円周率がずっと続くのは何故?

ぼーっと生きるのは、やめようね!

「ずっと続く」とは、

円周率を10進数で小数展開すると、3.14159265358979323846264338327950288419716939937510...みたいな感じでずっと続く。一方、8/125を小数展開すると0.064となって続かない。

 

また、1/3=0.33333.....や、1/7=0.142857142857142857....みたいなやつも小数展開した時にずっと続くが、こいつらは同じような数の並びが永遠と繰り返されるような感じとなっている。

 

実数を小数展開で表した時、以下のように3つのグループに分けることができる。

  • 有限桁で終わる(例: 1 2 1.5 3.14 8/125=0.064)
  • 無限桁続くがループしている(例:1/3=0.3333... 1/7=0.142857142857... )
  • 無限桁続いてかつループしない(例:√2=1.41421356... e=2.718281828459045...)

 

ここで、円周率は、上記の3つのグループのうち、「無限桁続いてかつループしない」というグループに入っているのである!

 

実数のグループ分け

実は上記のグループには名前がついている。

「有限桁で終わる」グループを「有限小数」、「無限桁続くがループしている」グループ「循環小数」、有限小数循環小数を合わせて「有理数」と呼ぶ。

一方、「無限桁続いてかつループしない」ような数のグループのことを「無理数」と呼ぶ。

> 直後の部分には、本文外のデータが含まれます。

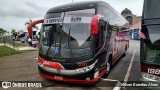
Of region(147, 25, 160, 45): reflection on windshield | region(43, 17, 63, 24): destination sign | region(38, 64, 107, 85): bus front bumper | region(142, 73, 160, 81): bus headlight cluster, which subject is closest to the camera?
region(142, 73, 160, 81): bus headlight cluster

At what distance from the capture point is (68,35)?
287 inches

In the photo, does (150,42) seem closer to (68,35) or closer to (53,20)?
(68,35)

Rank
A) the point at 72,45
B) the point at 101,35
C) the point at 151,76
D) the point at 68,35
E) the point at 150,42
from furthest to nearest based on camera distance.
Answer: the point at 101,35
the point at 68,35
the point at 72,45
the point at 150,42
the point at 151,76

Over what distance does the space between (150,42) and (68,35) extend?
2884mm

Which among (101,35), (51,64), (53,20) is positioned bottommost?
(51,64)

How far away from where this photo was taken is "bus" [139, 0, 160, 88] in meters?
6.12

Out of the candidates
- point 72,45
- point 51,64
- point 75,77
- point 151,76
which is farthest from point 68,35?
point 151,76

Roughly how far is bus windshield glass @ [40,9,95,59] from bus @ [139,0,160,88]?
1836 millimetres

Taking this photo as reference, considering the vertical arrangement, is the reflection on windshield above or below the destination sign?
below

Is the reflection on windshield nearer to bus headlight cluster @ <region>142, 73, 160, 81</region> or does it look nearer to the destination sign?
bus headlight cluster @ <region>142, 73, 160, 81</region>

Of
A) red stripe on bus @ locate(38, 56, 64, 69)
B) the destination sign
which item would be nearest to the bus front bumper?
red stripe on bus @ locate(38, 56, 64, 69)

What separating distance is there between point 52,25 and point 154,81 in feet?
13.9

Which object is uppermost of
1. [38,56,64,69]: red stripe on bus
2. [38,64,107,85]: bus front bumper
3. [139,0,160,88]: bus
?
[139,0,160,88]: bus

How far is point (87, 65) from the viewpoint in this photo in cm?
695
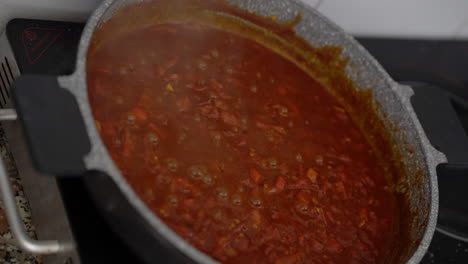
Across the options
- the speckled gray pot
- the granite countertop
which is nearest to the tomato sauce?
the speckled gray pot

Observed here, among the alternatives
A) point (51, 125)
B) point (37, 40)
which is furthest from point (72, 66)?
point (51, 125)

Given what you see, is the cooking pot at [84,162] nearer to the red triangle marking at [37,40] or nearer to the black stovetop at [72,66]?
the black stovetop at [72,66]

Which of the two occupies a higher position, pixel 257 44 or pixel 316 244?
pixel 257 44

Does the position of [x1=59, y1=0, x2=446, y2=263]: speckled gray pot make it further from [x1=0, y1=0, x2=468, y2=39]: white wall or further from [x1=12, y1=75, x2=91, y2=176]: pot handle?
[x1=0, y1=0, x2=468, y2=39]: white wall

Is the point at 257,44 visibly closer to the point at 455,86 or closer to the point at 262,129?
the point at 262,129

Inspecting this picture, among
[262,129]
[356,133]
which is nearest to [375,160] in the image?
[356,133]

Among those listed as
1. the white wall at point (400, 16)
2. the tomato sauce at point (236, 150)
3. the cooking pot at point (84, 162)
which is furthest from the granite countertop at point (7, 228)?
the white wall at point (400, 16)
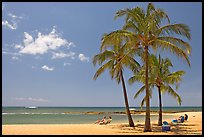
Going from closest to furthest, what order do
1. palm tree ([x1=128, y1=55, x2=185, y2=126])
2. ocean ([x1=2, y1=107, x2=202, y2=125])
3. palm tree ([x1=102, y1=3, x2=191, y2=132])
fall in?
palm tree ([x1=102, y1=3, x2=191, y2=132]) < palm tree ([x1=128, y1=55, x2=185, y2=126]) < ocean ([x1=2, y1=107, x2=202, y2=125])

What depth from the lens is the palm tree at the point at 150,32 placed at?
13562 mm

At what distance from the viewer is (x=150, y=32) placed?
14312mm

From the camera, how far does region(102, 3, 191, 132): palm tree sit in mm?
13562

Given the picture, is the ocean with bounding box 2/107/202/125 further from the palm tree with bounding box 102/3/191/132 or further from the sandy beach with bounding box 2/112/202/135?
the palm tree with bounding box 102/3/191/132

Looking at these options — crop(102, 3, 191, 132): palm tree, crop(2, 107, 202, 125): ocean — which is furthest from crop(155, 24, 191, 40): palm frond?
crop(2, 107, 202, 125): ocean

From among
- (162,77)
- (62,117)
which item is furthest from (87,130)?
(62,117)

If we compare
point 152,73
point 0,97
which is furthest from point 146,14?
point 0,97

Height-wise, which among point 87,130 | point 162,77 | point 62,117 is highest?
point 162,77

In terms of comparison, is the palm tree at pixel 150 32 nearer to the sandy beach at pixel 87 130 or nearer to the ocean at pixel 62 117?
the sandy beach at pixel 87 130

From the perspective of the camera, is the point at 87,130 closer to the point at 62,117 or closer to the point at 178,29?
the point at 178,29

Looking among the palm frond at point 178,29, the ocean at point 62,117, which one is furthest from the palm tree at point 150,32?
the ocean at point 62,117

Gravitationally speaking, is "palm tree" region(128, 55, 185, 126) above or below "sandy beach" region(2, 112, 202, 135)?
above

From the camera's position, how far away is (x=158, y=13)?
14406 millimetres

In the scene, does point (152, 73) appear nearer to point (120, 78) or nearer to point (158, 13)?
point (120, 78)
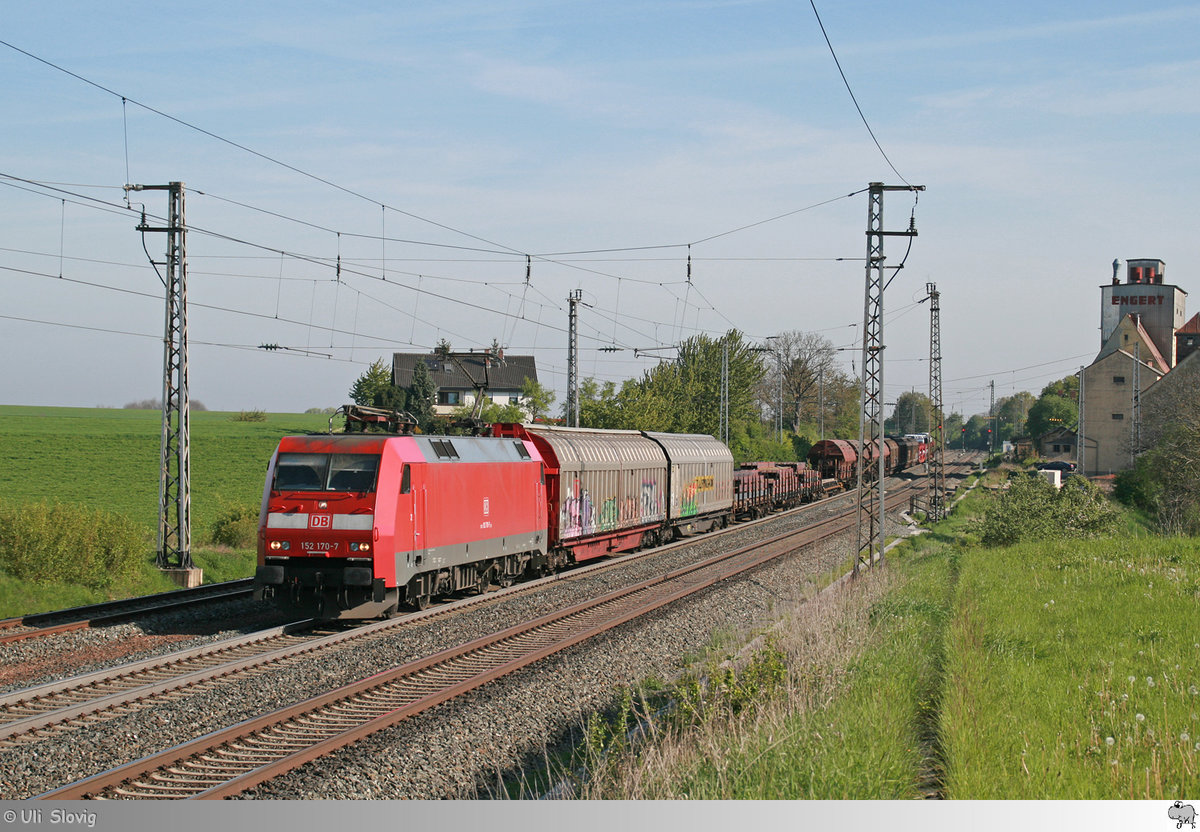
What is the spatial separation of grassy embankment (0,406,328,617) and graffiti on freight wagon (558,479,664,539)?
7.73 meters

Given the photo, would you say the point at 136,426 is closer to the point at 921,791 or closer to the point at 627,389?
the point at 627,389

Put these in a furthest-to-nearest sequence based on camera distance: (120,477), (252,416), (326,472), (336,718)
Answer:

つまり、もとの問いを言い換えると、「円周率が無理数なのはなぜ?」になる。

 

円周率が無理数なのはなぜ?

ここで、「有理数」というのは、「分母と分子が両方整数であるような分数の形で表せるような数」であることが言える。よって、逆に言えば「無理数」というのは、「分母と分子が両方整数であるような分数の形で表せないような数」ということである。

 

ここで、誤解している人がいるらしいので補足しておくと、「円周率=『円周/直径』という分数の形で書けているじゃないか」と思うかもしれない。しかし、重要なのは「分母と分子が両方整数であること」である。つまり、「円周率が無理数」というのは、「直径と円周が両方とも整数となるような状況はありえない」ということを意味している。

 

よって、「〇〇が有理数であるのはなぜか?」という問いに関しては、実際に〇〇を分母分子が両方整数であるような分数の形で表すのをやってみればいいのである。しかし、「□□が無理数であるのはなぜか?」という問いに関しては、いわゆる悪魔の証明というやつで、□□がどう頑張っても(分母と分子が両方整数の)分数の形で表すことができないことを示す必要がある。

 

円周率が無理数であることを証明する方法はたくさんあるが、多くの場合背理法というものを使っている。

背理法というのは、一言でいうと「逆のことを仮定して矛盾することを示す」ような証明手法である。

円周率においては、「円周率が有理数、つまり分母分子が両方整数であるような分数表記で書けるということを仮定すると、なにか変なことが起こる」ならば、最初の仮定が間違いであるため、「円周率が無理数」であることが逆説的に分かる、という感じである。

 

結局のところ、NHKのとある番組みたいなことを言えば

「円周率がずっと続くのは、ずっと続かないと仮定したらおかしなことが起こるから!」

といったところだろう。

 

ちなみに、円周率が無理数であることは、1761年にランベルトが証明した。

ランベルトによる証明以外にもいろいろな証明方法がある。

例えばリンデマンの定理という飛び道具のような定理があって、それを使うと円周率だけでなく、それ以外のたくさんの数が無理数であることを示すことができる。

他にもWikipediaに載っているニーベンによる手法はほぼ高校レベルの数学で理解できるのでおすすめ。

あとがき

チコちゃんがわけわからんこと言ってたので、自分なりの説明を書くことにした。このブログの他の記事は数式がn個載っていて読者が2^{-n}倍になってしまっているのだが、この記事は数式を載せずに説明することに挑戦してみた次第である。